The discovery of DNA polymorphism has revolutionized the entire field of human genetics and was directly responsible for the birth of molecular genetics. The knowledge gained on DNA polymorphism was a principal contributing factor to our current understanding of the structure and function of the human genome. Moreover, this discovery was directly responsible for the development of DNA-based prenatal diagnosis for a variety of genetic disorders in families at risk, and represented the first uses of DNA tests for human disease.

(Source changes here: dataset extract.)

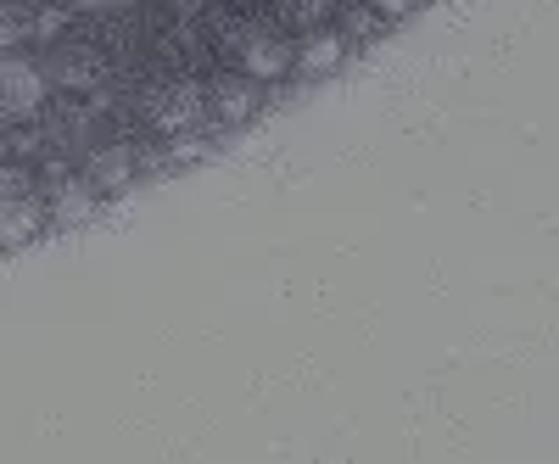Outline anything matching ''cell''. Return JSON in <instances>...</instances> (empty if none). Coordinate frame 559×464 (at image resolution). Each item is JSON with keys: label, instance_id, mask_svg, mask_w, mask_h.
<instances>
[{"label": "cell", "instance_id": "4", "mask_svg": "<svg viewBox=\"0 0 559 464\" xmlns=\"http://www.w3.org/2000/svg\"><path fill=\"white\" fill-rule=\"evenodd\" d=\"M241 68H247V79H280L292 68V45L274 39V34H247L241 39Z\"/></svg>", "mask_w": 559, "mask_h": 464}, {"label": "cell", "instance_id": "9", "mask_svg": "<svg viewBox=\"0 0 559 464\" xmlns=\"http://www.w3.org/2000/svg\"><path fill=\"white\" fill-rule=\"evenodd\" d=\"M28 28V12L17 7V0H0V51H12V45L23 39Z\"/></svg>", "mask_w": 559, "mask_h": 464}, {"label": "cell", "instance_id": "2", "mask_svg": "<svg viewBox=\"0 0 559 464\" xmlns=\"http://www.w3.org/2000/svg\"><path fill=\"white\" fill-rule=\"evenodd\" d=\"M45 102V73L28 57H0V112L7 118H34Z\"/></svg>", "mask_w": 559, "mask_h": 464}, {"label": "cell", "instance_id": "1", "mask_svg": "<svg viewBox=\"0 0 559 464\" xmlns=\"http://www.w3.org/2000/svg\"><path fill=\"white\" fill-rule=\"evenodd\" d=\"M45 224V197L23 168L0 163V247H23Z\"/></svg>", "mask_w": 559, "mask_h": 464}, {"label": "cell", "instance_id": "6", "mask_svg": "<svg viewBox=\"0 0 559 464\" xmlns=\"http://www.w3.org/2000/svg\"><path fill=\"white\" fill-rule=\"evenodd\" d=\"M129 174H134L129 146H102L96 157H90V185H96V191H123Z\"/></svg>", "mask_w": 559, "mask_h": 464}, {"label": "cell", "instance_id": "5", "mask_svg": "<svg viewBox=\"0 0 559 464\" xmlns=\"http://www.w3.org/2000/svg\"><path fill=\"white\" fill-rule=\"evenodd\" d=\"M90 213H96V185L62 174L57 191H51V218H57V224H79V218H90Z\"/></svg>", "mask_w": 559, "mask_h": 464}, {"label": "cell", "instance_id": "3", "mask_svg": "<svg viewBox=\"0 0 559 464\" xmlns=\"http://www.w3.org/2000/svg\"><path fill=\"white\" fill-rule=\"evenodd\" d=\"M152 123L168 134H185L191 123H202V90L197 84H168L152 96Z\"/></svg>", "mask_w": 559, "mask_h": 464}, {"label": "cell", "instance_id": "11", "mask_svg": "<svg viewBox=\"0 0 559 464\" xmlns=\"http://www.w3.org/2000/svg\"><path fill=\"white\" fill-rule=\"evenodd\" d=\"M73 7H84V12H118V7H129V0H73Z\"/></svg>", "mask_w": 559, "mask_h": 464}, {"label": "cell", "instance_id": "12", "mask_svg": "<svg viewBox=\"0 0 559 464\" xmlns=\"http://www.w3.org/2000/svg\"><path fill=\"white\" fill-rule=\"evenodd\" d=\"M419 0H381V17H403V12H414Z\"/></svg>", "mask_w": 559, "mask_h": 464}, {"label": "cell", "instance_id": "7", "mask_svg": "<svg viewBox=\"0 0 559 464\" xmlns=\"http://www.w3.org/2000/svg\"><path fill=\"white\" fill-rule=\"evenodd\" d=\"M213 102H218V118L241 123V118L258 112V90H252V79H247V84H241V79H224V84L213 90Z\"/></svg>", "mask_w": 559, "mask_h": 464}, {"label": "cell", "instance_id": "8", "mask_svg": "<svg viewBox=\"0 0 559 464\" xmlns=\"http://www.w3.org/2000/svg\"><path fill=\"white\" fill-rule=\"evenodd\" d=\"M342 57H347V45H342V34H313L308 45H302V73H331V68H342Z\"/></svg>", "mask_w": 559, "mask_h": 464}, {"label": "cell", "instance_id": "10", "mask_svg": "<svg viewBox=\"0 0 559 464\" xmlns=\"http://www.w3.org/2000/svg\"><path fill=\"white\" fill-rule=\"evenodd\" d=\"M286 12H292L297 23H319L324 12H331V0H286Z\"/></svg>", "mask_w": 559, "mask_h": 464}]
</instances>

Previously, Kan published a series of papers on the traits and detection of thalassemia, and in 1972, he detected the sickle gene in the human fetus, and provided insights on the potential for intrauterine diagnosis of sickle call anemia. The principle of DNA polymorphism was the foundation on which the field of reverse genetics or positional cloning developed. Before the discovery of DNA polymorphism, genes were cloned by forward genetics, which involved the isolation and purification of the respective proteins followed by cloning of the cDNAs and then the chromosomal genes. This process, however, required abundant expression of the genes to be cloned in order to yield the resulting protein products. The identification of polymorphic markers in the human genome has permitted the localization of the disease-causing genes in their respective chromosomes and facilitated their cloning. This new technology permitted the isolation of disease-causing genes without any knowledge of their gene products, and was truly revolutionary in the field of human genetics.

The contributions made by Kan on DNA polymorphism made it possible to trace the transmission of disease causing genes in families and pedigrees. As a direct result of these discoveries, novel DNA-based diagnostic procedures were developed to detect prenatal genetic disorders such as sickle cell anemia. Moreover, the modern fields of forensic medicine and pharmacogenetics are based on DNA polymorphism.